The Miami New Times features Emerson Dorsch’s FOUNTAINHEAD BIENNIAL II: The Last Days of a House.
The phrase “Last Days of a House” conjures strong emotional imagery: emptiness, abandonment, sorrow. It’s part of the picture Cuban poet Dulce María Loynaz wanted to evoke with her poem of the same name.
“The house becomes like a body, and all its vulnerabilities and sensitivities to time,” says Tyler Emerson-Dorsch, a partner at Emerson Dorsch Gallery. “There’s mourning in the poem and resistance.”
Guest-curated by Untitled Art Fair artistic director Omar Lopez-Chahoud, the show features works from 20 artists from 14 countries, selected from a field of nearly 500 candidates that have participated in Fountainhead’s artist residency in Miami. Founded in 2008, the program has brought hundreds of artists worldwide to live and work in South Florida.
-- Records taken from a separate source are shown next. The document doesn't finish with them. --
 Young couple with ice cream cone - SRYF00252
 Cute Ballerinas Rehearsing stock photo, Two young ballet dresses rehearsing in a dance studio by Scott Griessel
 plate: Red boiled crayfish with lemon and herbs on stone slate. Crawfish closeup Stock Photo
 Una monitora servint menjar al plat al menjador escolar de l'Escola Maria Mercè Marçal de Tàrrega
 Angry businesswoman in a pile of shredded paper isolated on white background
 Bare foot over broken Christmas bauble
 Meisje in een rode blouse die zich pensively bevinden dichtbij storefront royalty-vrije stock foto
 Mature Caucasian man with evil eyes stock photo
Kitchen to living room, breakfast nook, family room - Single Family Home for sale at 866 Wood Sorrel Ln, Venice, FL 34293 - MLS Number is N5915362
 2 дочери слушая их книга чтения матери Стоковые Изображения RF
Emerson-Dorsch began visiting Fountainhead artists at the residency studio, a midcentury house in Morningside, when she was pregnant and unable to travel, feeling that the artists were a way of connecting with the world outside of Miami.
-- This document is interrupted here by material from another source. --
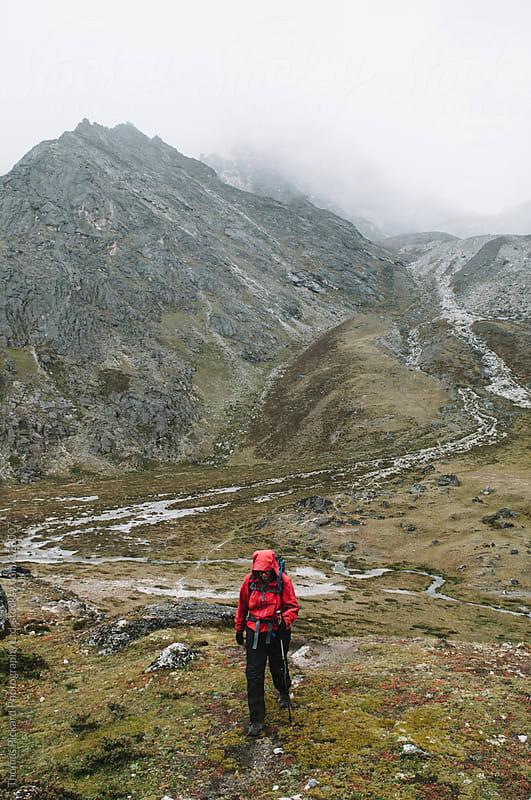 Female trekker descending from Kongma La Pass, Everest Region, Sagarmatha National Park, Nepal. by Thomas Pickard for Stocksy United
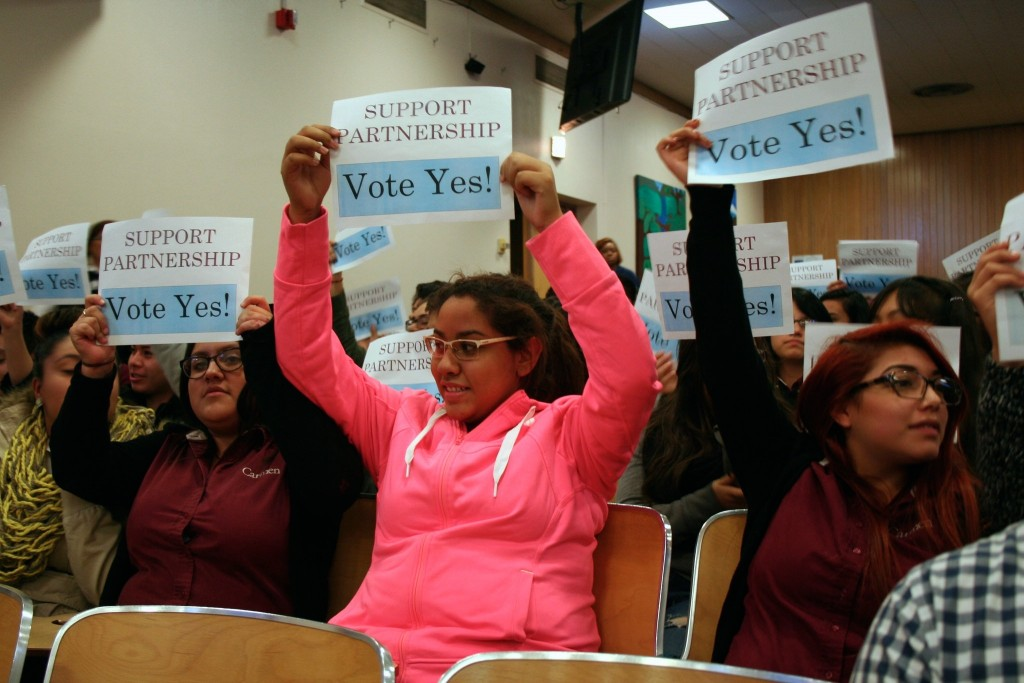 Carmen South students display signs during the October board meeting. (Photo by Jabril Faraj)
“It’s a space that brings in people from the outside, from around the country and the world,” Emerson-Dorsch says. “We started [the biennial] two years ago, in 2021, with the idea of engaging with a local institution that’s sort of an incubator for launching new talent within Miami.”
Fountainhead Arts, the nonprofit which runs the residency, also happens to be sunsetting its artist studio complex in Little River. (The building is scheduled to be demolished.) Emerson-Dorsch says the title of the show is unrelated. Instead, the title came about after a conversation with Lopez-Chahoud in which he brought up Loynaz’s poem, one of the last she wrote before entering into internal exile after the Cuban Revolution.
“It forms the soul of the show,” Emerson-Dorsch says. “The more I look through the works in the show, the more I completely agree with Omar’s identification of the poem with these works.”
Raised in a wealthy Havana household frequented by the arts and letters crowd, Loynaz showed early promise as a writer. When she was 17, her father, a famous general in the country’s liberation fight against Spain, began submitting her poems to Havana newspapers, starting a long career as a writer. Her work, full of domestic details and simple language, found greater popularity in Spain and Latin America than in the more politically charged environment of pre-Castro Cuba. She was awarded the Cervantes Prize, Spanish literature’s highest honor, by King Juan Carlos I of Spain in 1992.